In your own life, when you learn something new or solve a tough problem, you can commit the result to memory so you benefit from it again. This generally works really well unless you are a teenager, in which case, all bets are off.
In a team environment, though, your own memory is the least beneficial place to retain the knowledge you learn. At minimum, it shouldn’t be the only place. Which is exactly where a knowledge base comes in. It’s a centralized place to store and search for articles that can aid in the problem-solving process.
I could write an entire blog post singing high praises for knowledge-centered support, but as luck would have it, Sarah Zorah already did. She tells you why knowledge management should be at the heart of your service desk, and how to get started.
My favorite point from her post: knowledge-based support is not something to do in addition to solving issues. It’s actually the way in which you resolve issues. Writing or updating knowledge base articles, then, isn’t a burdensome extra step preventing you from moving on to the next problem: It’s the most critical step to preventing (or minimizing the impact of) future ones.
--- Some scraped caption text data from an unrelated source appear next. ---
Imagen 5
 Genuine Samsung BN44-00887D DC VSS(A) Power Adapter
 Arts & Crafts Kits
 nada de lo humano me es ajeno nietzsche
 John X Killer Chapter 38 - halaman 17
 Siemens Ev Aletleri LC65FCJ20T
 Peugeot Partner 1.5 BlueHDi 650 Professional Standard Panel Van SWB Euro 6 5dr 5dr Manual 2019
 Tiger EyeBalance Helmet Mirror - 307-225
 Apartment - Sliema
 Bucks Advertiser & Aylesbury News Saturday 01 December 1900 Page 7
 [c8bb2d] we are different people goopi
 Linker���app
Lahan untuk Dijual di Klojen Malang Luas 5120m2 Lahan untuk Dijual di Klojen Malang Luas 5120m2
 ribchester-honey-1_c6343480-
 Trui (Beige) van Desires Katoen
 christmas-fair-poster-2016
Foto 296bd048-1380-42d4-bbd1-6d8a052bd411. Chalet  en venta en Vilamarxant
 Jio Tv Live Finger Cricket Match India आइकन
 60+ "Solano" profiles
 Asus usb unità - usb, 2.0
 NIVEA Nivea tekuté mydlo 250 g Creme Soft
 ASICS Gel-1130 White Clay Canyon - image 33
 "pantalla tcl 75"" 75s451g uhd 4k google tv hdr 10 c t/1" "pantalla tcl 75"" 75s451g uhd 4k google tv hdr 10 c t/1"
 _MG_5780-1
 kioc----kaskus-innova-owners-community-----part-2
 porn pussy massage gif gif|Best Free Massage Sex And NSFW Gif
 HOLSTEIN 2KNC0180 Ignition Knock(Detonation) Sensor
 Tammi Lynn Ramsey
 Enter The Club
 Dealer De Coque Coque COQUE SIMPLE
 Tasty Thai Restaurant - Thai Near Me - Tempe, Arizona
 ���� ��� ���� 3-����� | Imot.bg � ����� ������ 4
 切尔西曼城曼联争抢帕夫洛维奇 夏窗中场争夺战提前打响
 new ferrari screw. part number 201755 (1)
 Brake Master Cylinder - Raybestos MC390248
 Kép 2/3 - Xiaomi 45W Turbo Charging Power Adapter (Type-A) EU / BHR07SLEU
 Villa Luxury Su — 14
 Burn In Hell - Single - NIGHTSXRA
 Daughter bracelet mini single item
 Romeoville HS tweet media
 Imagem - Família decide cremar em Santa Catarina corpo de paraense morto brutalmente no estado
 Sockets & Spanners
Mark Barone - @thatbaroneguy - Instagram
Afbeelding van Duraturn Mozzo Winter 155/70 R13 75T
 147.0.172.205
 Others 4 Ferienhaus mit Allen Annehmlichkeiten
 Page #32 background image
If maintaining and updating knowledge base isn’t already a central part of your service desk process, or you’re just missing the right software to make it happen, drop everything and close this gap today. It’s never too late to get started — but you are losing valuable knowledge (and increasing exposure to the business) every extra day you wait.
My conclusion today is far less scandalous than my intro, I’m afraid. Problem Management, like every discipline of ITSM, is a practice, which means you won’t be inherently perfect at it from the start. By simply looking at it as the sum of its parts – with an eye toward preventing problems, not just troubleshooting them – you’ll be building a much stronger, more sustainable service desk, which leads to happier customers and more profitable business, too. And I see absolutely no problems with that.